WHAT YOU SHOULD DO: Print nothing but the lines below starting at the line that holds "[camera-trap image, curated labels]" and ending at the line that holds "common name: wild boar", including both, each exactly as written.

DATA:
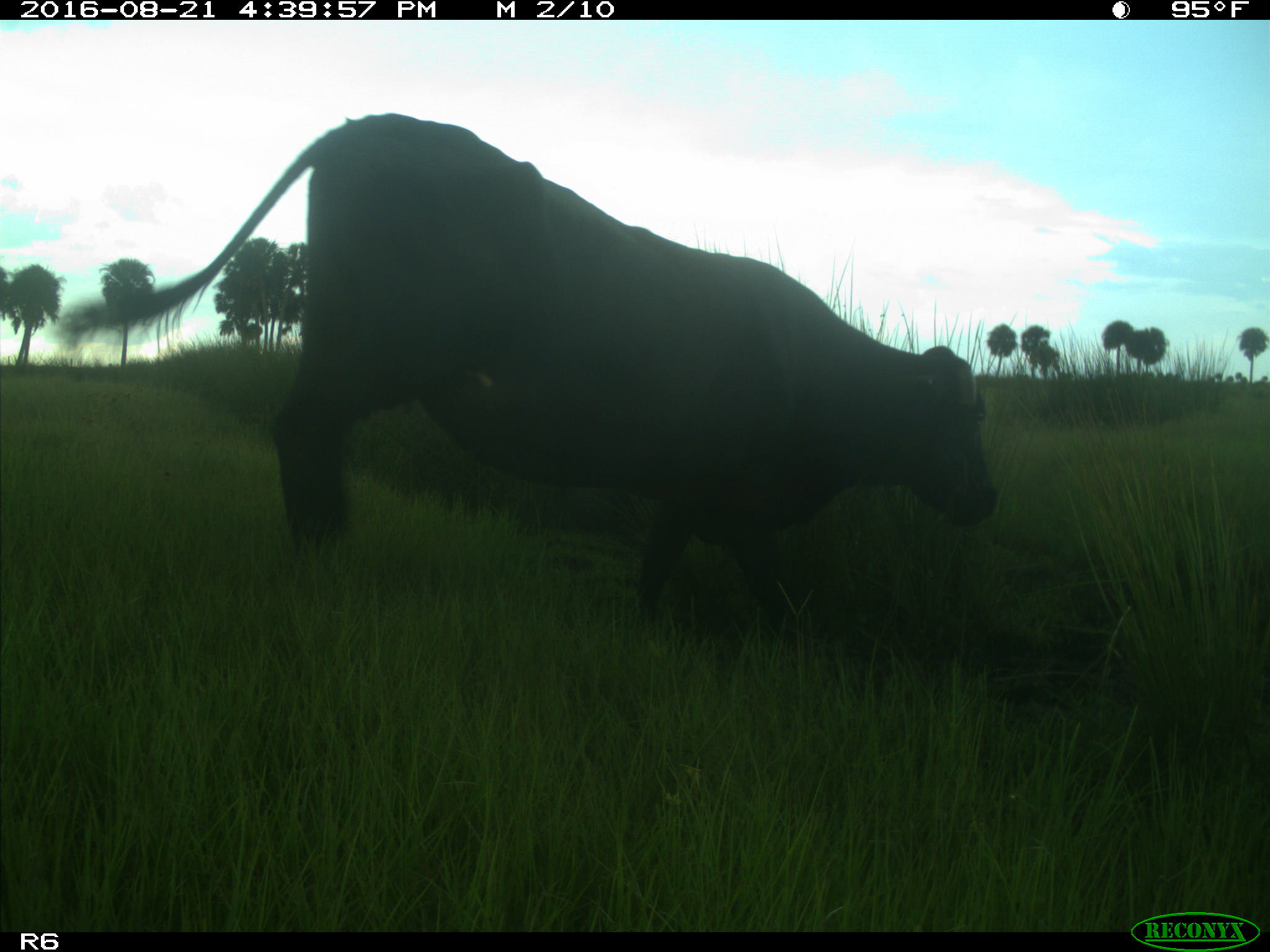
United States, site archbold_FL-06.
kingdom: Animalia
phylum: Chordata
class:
...
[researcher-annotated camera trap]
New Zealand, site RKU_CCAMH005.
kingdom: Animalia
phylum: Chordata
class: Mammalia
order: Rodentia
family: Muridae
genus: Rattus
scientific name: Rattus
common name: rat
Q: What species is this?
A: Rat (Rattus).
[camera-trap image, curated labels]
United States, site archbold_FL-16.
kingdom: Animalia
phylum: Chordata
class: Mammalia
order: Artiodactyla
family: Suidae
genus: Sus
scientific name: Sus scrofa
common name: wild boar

SOLUTION TO THIS TASK:
[camera-trap image, curated labels]
United States, site archbold_FL-16.
kingdom: Animalia
phylum: Chordata
class: Mammalia
order: Artiodactyla
family: Suidae
genus: Sus
scientific name: Sus scrofa
common name: wild boar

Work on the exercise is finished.